Letter to the Editor: Catonsville Nine

Pat Henry, Cushing Eells Emeritus Professor of Philosophy and Literature

Dear Editors:

I brought Daniel Berrigan to the Whitman campus twice, once in the mid-1970s and again in the early 1980s. I had already brought him to Willamette University in 1975. In each case, I watched him direct a dramatic reading of The Trial of the Catonsville Nine. He would spend a couple of hours before the reading telling each actor about the person
he or she was playing. He never wanted the play to be about the Catonsville Two—him and his brother, Philip, both of whom had become nationally known during the 1960s and 70s. He always wanted the other seven to have equal billing, particularly since most people had never heard of them. These dramatic readings were effective as such but not one of them even hinted at the latent possibility of the power of Jessica Cerullo’s production (Harper Joy Theatre, March 1-4).

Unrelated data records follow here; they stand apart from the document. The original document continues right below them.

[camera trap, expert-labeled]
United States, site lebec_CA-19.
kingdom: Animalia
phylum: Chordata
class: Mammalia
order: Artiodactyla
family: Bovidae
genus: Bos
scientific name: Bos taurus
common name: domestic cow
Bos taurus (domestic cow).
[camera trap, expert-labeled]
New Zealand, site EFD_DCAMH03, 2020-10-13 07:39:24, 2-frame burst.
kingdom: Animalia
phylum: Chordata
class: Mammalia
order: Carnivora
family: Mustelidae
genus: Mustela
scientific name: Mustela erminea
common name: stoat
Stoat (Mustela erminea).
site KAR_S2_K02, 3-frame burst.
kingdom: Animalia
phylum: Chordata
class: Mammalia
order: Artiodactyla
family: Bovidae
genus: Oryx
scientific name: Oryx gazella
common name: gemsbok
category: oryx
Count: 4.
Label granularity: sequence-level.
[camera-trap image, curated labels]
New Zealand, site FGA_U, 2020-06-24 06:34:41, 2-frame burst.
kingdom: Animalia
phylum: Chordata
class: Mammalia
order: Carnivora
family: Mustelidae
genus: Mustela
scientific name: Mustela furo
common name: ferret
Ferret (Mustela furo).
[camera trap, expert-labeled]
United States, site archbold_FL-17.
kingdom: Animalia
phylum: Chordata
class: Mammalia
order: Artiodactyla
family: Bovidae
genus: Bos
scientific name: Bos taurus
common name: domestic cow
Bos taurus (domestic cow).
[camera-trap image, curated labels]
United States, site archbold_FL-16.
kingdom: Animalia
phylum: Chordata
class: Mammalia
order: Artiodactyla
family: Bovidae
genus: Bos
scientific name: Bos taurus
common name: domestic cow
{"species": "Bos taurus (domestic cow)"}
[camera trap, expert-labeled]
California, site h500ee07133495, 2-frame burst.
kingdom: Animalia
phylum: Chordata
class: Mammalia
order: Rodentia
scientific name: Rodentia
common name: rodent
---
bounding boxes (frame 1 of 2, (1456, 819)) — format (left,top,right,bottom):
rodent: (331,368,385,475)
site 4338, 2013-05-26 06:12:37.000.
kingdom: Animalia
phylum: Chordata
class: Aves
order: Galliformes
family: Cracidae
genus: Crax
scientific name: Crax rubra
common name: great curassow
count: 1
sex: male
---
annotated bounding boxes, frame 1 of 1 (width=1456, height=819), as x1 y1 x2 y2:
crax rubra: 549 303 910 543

Here are three reasons why Daniel Berrigan would have loved Jessica’s production.


1. Jessica’s production gives equal billing to the forgotten Catonsville Seven. In the first act, among other strategies, slides depict images of the seven at the time of the trial. In the second act, all nine characters speak from the audience and from behind the audience so that we hear one collective voice of protest that doesn’t prioritize any single voice.

2. Jessica’s production brings the play to life in so many ways: the music, the songs, the slides, the movement on the stage and off the stage, the use of the entire theatre. There is never a dull moment during this play that lacks character development and often falls flat on its face.

3. Above all, Dan would have loved the play because at the same time that the production captures the mood of the times 50 years ago when the action of the play took place, it refuses to allow us to watch it solely as a phenomenon unraveling in the past. From the very first song, “We Are Here,” we are directly confronted with similar issues (poverty, racism, American imperialism) present in our contemporary world and forced to ask ourselves why we are not collectively protesting these same conditions in our world as the persons on stage are doing in theirs. I only wish that Dan would have been next to me in the theatre. He would have been as exhilarated and elated as I was. I thank Jessica, the actors, the musicians, the whole production team for bringing Daniel Berrigan and the Catonsville Nine back to Walla Walla.